Devil in the courtroom
By Jeremy Schneider
Those who make a practice of comparing human actions to the law are never so perplexed as when they try to defend those in obvious guilt. It is this frame of emotion explored in the screen adaptation of Andrew Neiderman's novel The Devil's Advocate. With Al Pacino fresh off the heels of the very successful Donnie Brasco, he takes on his most sinister role in recent memory. By the wind of chance Keanu Reeves scored the opportunity to act with a master.
With Taylor Hackford calling the shots and Jon Lemkin supplying the dialogue, the movie makes an all-out assault on the viewer's code of ethics. Reeves plays Florida defence attorney Kevin Lomax who is arguing his way into setting a paedophile back out on the streets. His slick performance does not go unnoticed by John Milton (Pacino), the head of a large New York firm. Lomax and his wife Marianne think they have got it made when they see the new apartment the firm puts up as ante.
And the deal goes down, as the poet wrote. The young lawyer puts the hopes and dreams of the couple into the welcoming arms of the smooth-talking Milton. He agrees to the invitation, but is unaware of the peculiarities it entails.
As the two lawyers ride the subway to work, Milton tells Lomax that good looks can be a weakness. The key to success, Milton says, is being the small guy, the surprise, so they never see you coming.
Pacino's performance puts the audience in a constant state of turmoil. Through Milton, Pacino creates a character being beaten by his own narcissistic trauma. Cascading the backdrop of his spacious office is a stone sculpture of the Apocalypse which comes alive as the movie goes haywire.
It is not anger which prompts Milton's mercenary drives. He seems to have a half wilful over-ruling morbidness at the bottom of his nature. Milton's monomania represents American leadership as a possessive individualized entity that turns everything into an object of prey.
After touring the countryside like a warrior with his band Dogstar, Reeves turns in an admirable performance.
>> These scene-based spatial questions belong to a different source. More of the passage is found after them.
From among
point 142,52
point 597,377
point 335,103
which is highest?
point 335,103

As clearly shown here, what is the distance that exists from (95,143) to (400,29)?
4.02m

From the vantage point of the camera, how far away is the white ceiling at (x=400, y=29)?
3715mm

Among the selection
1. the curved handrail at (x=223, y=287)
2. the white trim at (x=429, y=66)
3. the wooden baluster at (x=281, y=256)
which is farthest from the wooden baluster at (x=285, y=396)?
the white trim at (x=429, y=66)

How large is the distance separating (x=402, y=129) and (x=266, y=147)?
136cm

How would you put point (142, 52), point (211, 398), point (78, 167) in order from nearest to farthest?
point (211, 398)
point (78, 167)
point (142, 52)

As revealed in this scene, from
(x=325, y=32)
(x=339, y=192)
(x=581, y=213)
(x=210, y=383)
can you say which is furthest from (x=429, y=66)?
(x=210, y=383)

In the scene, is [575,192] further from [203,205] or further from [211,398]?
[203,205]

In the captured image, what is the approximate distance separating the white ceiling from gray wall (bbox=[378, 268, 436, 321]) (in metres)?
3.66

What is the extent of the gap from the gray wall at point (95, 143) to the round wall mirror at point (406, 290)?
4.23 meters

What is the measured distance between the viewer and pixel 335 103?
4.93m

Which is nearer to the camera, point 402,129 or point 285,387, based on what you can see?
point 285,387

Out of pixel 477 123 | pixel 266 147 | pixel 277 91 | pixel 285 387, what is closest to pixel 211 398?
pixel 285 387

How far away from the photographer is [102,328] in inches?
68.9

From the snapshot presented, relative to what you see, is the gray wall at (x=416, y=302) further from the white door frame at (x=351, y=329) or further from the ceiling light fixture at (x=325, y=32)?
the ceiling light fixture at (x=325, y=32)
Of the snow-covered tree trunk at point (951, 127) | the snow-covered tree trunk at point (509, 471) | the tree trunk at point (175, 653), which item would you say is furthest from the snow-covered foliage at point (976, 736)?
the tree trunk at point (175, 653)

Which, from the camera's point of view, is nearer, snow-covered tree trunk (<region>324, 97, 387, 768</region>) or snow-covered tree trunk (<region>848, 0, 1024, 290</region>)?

In an obvious metaphor, Milton plays the foe who has risen up from the underground in anticipation of the millennium. Why choose men of law as his henchmen? Sheer numbers. There are more kids in law school right now than there are actual lawyers. A tyrannical leader like Milton will exploit their needs and fears and play upon their social fragmentation in order to gain powerful leadership. The movie depicts criminal law as a one-way ticket to hell and the viewer must approach its darkness with humour or won't be sleeping well for awhile.